Kerwin Espinosa, ancien témoin de l’accusation, avait affirmé avoir remis au total 8 millions de pesos (environ 152 000 dollars des États-Unis) issus d’un trafic de stupéfiants à Leila de Lima lorsqu’elle était ministre de la Justice, par l’intermédiaire de son ancien chauffeur et assistant Ronnie Dayan. Lors d’une audience au Sénat en 2016, Kerwin Espinosa avait déclaré que Ronnie Dayan l’avait appelé en 2015 pour lui demander de l’argent afin de financer la campagne sénatoriale de Leila de Lima, en contrepartie d’une protection, Kerwin Espinosa étant lui-même impliqué dans le trafic de stupéfiants. Dans une contre-déclaration soumise au ministère de la Justice le 28 avril 2022, Kerwin Espinosa est revenu sur son témoignage.

Sous le feu des accusations de l'État

Rafael Ragos, ancien chef par intérim du Bureau d'application des peines, avait témoigné qu’en 2012, il avait déposé à deux reprises de l’argent provenant de détenus de la prison de New Bilibid au domicile de Leila de Lima, à l’époque où elle était ministre de la Justice.
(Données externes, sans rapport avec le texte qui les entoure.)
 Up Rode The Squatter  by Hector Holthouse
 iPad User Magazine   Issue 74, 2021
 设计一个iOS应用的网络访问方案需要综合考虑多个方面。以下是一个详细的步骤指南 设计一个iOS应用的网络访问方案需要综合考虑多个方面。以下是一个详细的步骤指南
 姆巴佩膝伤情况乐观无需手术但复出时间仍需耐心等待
Il avait ajouté que cet argent était destiné à financer la candidature de Leila de Lima au poste de sénatrice, et qu’il s’était mis d’accord avec Ronnie Dayan pour qu’elle reçoive 5 millions de pesos (95 000 dollars environ) par transaction. Rafael Ragos était alors poursuivi dans le cadre de la même affaire que Leila de Lima et Ronnie Dayan. Cependant, les charges retenues contre Rafael Ragos avaient été abandonnées quand il avait accepté de témoigner contre elle. Dans une contre-déclaration signée le 30 avril 2022, Rafael Ragos a dit avoir été contraint d’«inventer des histoires» contre Leila de Lima par Vitaliano Aguirre, ancien ministre de la Justice, et par d’autres hauts fonctionnaires. Vitaliano Aguirre a démenti ces allégations depuis lors.
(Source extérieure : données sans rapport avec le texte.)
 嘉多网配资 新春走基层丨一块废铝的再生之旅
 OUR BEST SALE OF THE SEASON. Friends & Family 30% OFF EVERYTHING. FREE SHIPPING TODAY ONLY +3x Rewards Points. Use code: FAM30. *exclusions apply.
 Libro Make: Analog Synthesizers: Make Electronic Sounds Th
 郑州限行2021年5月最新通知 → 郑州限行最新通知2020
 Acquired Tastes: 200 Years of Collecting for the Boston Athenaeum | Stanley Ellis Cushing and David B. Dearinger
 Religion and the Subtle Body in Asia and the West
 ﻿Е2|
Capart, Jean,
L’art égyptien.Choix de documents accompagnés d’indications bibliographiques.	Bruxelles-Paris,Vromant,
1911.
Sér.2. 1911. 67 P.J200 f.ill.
Le 6 mai 2022, la sénatrice Leila de Lima a demandé officiellement au ministère de la Justice de réexaminer les charges à son encontre, compte tenu de la rétractation des témoins. Le 13 mai 2022, Ronnie Dayan, à la barre des témoins, a prêté serment sur une déclaration qu’il avait faite au préalable pour revenir sur son témoignage. Dans sa déposition de 2016, il avait prétendu avoir collecté de l’argent lié au trafic de stupéfiants auprès de Kerwin Espinosa pour le compte de son employeuse de l'époque, Leila de Lima, alors qu’elle était encore ministre de la Justice. Ronnie Dayan a déclaré que l’ancien député du Mindoro oriental, décédé en janvier 2021, l’avait contraint à témoigner contre Leila de Lima lors des enquêtes du Congrès de 2016 sur le trafic de stupéfiants dans la prison de New Bilibid.

En 2017, les autorités philippines ont arrêté la sénatrice Leila de Lima alors qu’elle tentait d’enquêter sur les violations commises dans le contexte de la «guerre contre la drogue», qui s’est traduite par l’exécution extrajudiciaire de milliers de personnes soupçonnées de trafic de stupéfiants et par d’autres violations des droits humains, assimilables à des crimes contre l’humanité. Comme Leila de Lima, les victimes et leurs proches n’ont guère obtenu justice et les responsabilités n’ont quasiment jamais été établies.